We’re happy to announce the release of Cerbero Suite 5.1 and Cerbero Engine 2.1!
This release comes packed with features and improvements. In this post we summarized the most important ones.
Installable Packages
While there are many interesting new features in this release, we consider the most important one to be the introduction of installable packages.
Packages enable developers to create plugins that can be easily installed by the user with just a few clicks. Not only that, but the same package is compatible with both Cerbero Suite and Cerbero Engine.
Packages can be encrypted and signed. When a package is not signed or the signature cannot be trusted, it is shown by the installation dialog.
We wrote an in-depth article about packages if you’re interested in learning more.
Improved Decompiler
We have introduced some improvements in the decompiler output. The most interesting of these improvements is the support of indirect string literal references.
We wrote a post about this topic for more information.
Local Carbon Structures
Previously, imported structures were shared among Carbon disassemblies in the same project. In Cerbero Suite 5.1 every disassembly in a project can have its own local structures.

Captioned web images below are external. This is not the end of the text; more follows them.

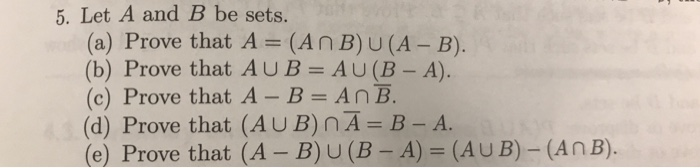 Solved 5. Let A and B be sets. a) Prove that A (An B) U(A-B | Chegg.com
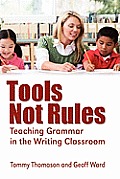 Tools, Not Rules: Teaching Grammar in the Writing Classroom
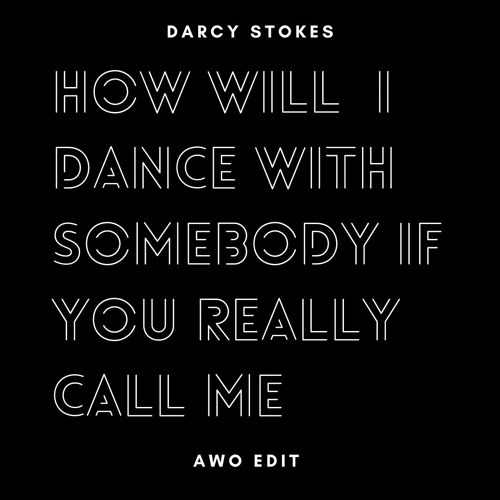 How Will I Dance With Somebody If You Really Call Me - Darcy Stokes Mashup (AWO Edit)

This is especially useful when importing data structures from PDB files.
Of course, shared structures are also supported.
Improved CFBF Format View
We have simplified the analysis of Microsoft Office legacy documents that contain text controls by previewing their name in the format view.
We have published a 150-seconds video analysis of an Emotet sample which as part of its obfuscation strategy makes use of text controls.
Improved XLSB Support
We have improved support for the Microsoft Excel XLSB format.

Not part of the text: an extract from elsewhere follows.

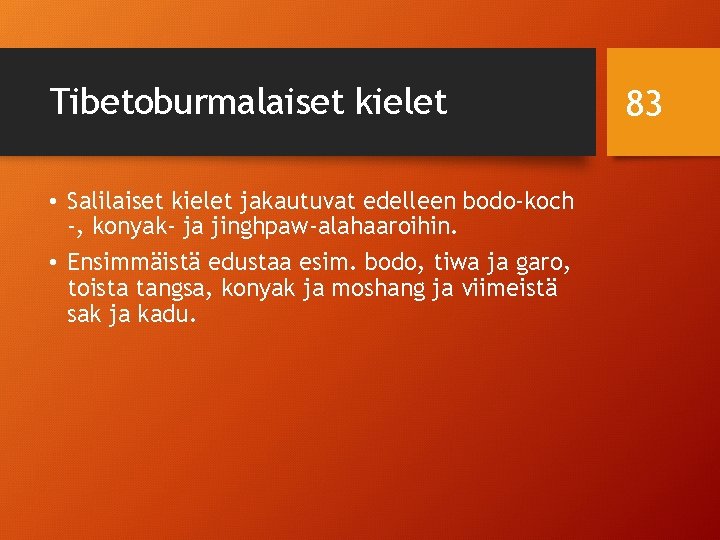 Tibetoburmalaiset kielet • Salilaiset kielet jakautuvat edelleen bodo-koch -, konyak- ja jinghpaw-alahaaroihin. • Ensimmäistä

We’ll soon publish malware analysis to showcase these improvements.
Improved Silicon Excel Emulator
We have added support for the FORMULA.ARRAY macro, since this macro is often used by malicious Excel documents.
Hierarchy View Size Column
We received this feature request on Twitter: now the hierarchy view also shows the size of files.

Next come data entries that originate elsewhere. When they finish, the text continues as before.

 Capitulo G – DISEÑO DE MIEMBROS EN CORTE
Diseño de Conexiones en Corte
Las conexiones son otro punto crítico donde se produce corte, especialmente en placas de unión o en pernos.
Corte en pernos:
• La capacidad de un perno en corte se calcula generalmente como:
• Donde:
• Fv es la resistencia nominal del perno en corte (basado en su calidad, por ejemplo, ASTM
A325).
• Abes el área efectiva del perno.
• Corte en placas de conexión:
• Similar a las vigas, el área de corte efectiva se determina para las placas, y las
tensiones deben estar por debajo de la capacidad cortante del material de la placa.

This can be useful when prioritizing the analysis of embedded files.
Improved File Dialogs
We disabled the preview of actual file icons in all file dialogs. This makes opening folders with thousands of files blazingly fast and it’s also better for security.
This may seem like a minor problem, but the devil is in the details…
Grid Layouts in Custom Views
We have added a new type of layout in custom views: grid layouts. This new layout type is already documented in our latest official SDK documentation.
Additionally, this new version comes with minor speed optimizations and bug fixes.